The effects of the credit squeeze continue to make the headlines and despite a cut in the Bank of England base rate, things are not looking to improve in the short term. Leasing and asset finance brokers are beginning to feel the effects of the crunch, although specialist brokers are feeling the pinch in different ways.

Vehicle finance brokers are finding conditions tougher as business becomes harder to place, rates are higher and underwriting terms get tougher. Deals which would have been dead certs twelve months ago now require a lot more information about the client to be supplied for underwriting purposes than it would have done previously.

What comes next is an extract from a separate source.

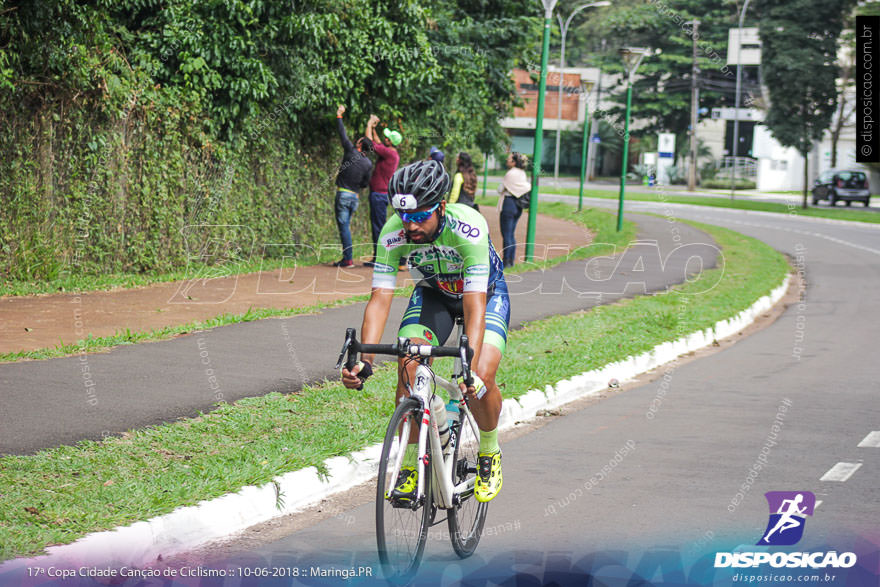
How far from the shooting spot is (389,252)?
200 inches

Stefan Erentraut, owner of MVM Vehicle Contracts (one of our vehicle finance broker members as well as the head of the NACFB’s Vehicle Finance division) has seen underwriters look for full details of both company directors’ and private individual’s income and expenditure before a deal has been underwritten. He says that of the five deals submitted recently three have been returned with requests for supplementary information.
 
But brokers in leasing and asset finance away from the wheeled asset market are facing different challenges. Ray Wells, an experienced and long established leasing broker, as well as Director of Leasing and Asset Finance at the NACFB, said that the main issue facing leasing and asset finance brokers was the uncertainty in the market. He said: “It’s difficult to be sure whether individual lenders have tightened their criteria or not. I suspect lenders are looking at individual deals more closely than they were, but there have been no significant changes from the finance companies, yet.”
 
The main challenge has been one of finding new deals to place. “Because of the uncertainty in the market, people are putting off buying large assets, such as plant and machinery, until things have stabilised. The result has been that the volume of business has decreased for brokers. Deals and new customer are harder to come by.” Customers seem to have adopted a wait and see approach to the current economic situation, but Ray believes that there are reasons to be optimistic even so.
 
“Finance House Base Rate came down in November from 7% to 6.5% and Bank of England Base rate has also been cut. Some may argue that this is too little to late, but I believe the market will begin to correct itself.” Since then there has also been the unprecedented announcement of co-operation between the major world banks in order to boost confidence in the world economy and attempt to head off any recession fears by announcing new measures to inject extra funds into the financial system.
 
Out of these recent events, it has been alarming to note how vulnerable some of the biggest banks have looked in this crisis. Ray commented: “The current credit squeeze has been an eye opener in terms of how some of the largest banks, both in the US and here in the UK, are not invincible.” The effect is one of confidence – and despite all efforts this may take a while to return.